### Directions for this task
Which lines of the entries contain the string "TDLAS"? Copy each of them.

### Extracted records
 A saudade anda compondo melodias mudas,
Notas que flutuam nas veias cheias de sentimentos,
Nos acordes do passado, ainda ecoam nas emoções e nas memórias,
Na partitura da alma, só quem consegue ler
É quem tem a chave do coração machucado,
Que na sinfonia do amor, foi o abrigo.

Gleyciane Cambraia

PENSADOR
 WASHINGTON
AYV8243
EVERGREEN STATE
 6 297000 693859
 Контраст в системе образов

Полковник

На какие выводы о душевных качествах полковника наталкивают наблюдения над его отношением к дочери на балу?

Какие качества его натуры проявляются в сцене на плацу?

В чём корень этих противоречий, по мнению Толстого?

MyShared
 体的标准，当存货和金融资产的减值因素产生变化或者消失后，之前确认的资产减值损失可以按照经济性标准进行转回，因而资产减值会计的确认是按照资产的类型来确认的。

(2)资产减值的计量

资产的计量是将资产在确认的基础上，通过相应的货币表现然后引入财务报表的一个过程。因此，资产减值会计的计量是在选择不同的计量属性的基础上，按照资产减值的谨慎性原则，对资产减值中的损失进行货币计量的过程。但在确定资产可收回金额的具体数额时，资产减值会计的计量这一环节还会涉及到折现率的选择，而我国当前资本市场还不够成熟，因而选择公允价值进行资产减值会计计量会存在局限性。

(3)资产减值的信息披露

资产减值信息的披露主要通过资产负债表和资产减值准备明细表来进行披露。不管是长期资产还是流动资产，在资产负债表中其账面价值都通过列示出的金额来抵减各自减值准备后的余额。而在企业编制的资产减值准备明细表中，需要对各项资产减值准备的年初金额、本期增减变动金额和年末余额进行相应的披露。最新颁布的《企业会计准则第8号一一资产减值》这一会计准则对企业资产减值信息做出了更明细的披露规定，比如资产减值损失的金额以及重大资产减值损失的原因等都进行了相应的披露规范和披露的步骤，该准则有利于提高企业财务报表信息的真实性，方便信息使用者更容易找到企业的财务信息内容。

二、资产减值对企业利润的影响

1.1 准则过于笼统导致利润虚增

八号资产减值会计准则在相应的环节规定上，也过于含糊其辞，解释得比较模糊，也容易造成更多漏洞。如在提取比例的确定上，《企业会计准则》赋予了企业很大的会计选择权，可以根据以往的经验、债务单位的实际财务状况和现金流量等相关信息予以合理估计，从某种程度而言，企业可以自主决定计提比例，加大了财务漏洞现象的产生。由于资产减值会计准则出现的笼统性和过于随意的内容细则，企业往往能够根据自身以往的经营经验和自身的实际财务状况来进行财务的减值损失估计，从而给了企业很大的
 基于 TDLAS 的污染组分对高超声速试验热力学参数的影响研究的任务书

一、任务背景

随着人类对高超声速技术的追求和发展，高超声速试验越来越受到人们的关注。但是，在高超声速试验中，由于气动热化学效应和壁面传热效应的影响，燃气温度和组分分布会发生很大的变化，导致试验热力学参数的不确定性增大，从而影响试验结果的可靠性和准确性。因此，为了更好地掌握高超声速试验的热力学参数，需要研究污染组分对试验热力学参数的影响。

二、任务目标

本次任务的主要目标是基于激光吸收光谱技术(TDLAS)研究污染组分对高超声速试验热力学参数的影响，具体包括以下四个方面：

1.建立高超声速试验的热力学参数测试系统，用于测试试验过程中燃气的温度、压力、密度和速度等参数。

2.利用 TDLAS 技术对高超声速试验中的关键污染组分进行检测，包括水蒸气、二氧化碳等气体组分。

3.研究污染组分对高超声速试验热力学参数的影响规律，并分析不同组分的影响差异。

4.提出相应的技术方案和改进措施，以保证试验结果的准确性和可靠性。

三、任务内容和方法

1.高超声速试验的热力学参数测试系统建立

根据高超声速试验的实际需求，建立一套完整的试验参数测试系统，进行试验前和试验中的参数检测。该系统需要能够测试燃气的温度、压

### Written solution
 基于 TDLAS 的污染组分对高超声速试验热力学参数的影响研究的任务书
本次任务的主要目标是基于激光吸收光谱技术(TDLAS)研究污染组分对高超声速试验热力学参数的影响，具体包括以下四个方面：
2.利用 TDLAS 技术对高超声速试验中的关键污染组分进行检测，包括水蒸气、二氧化碳等气体组分。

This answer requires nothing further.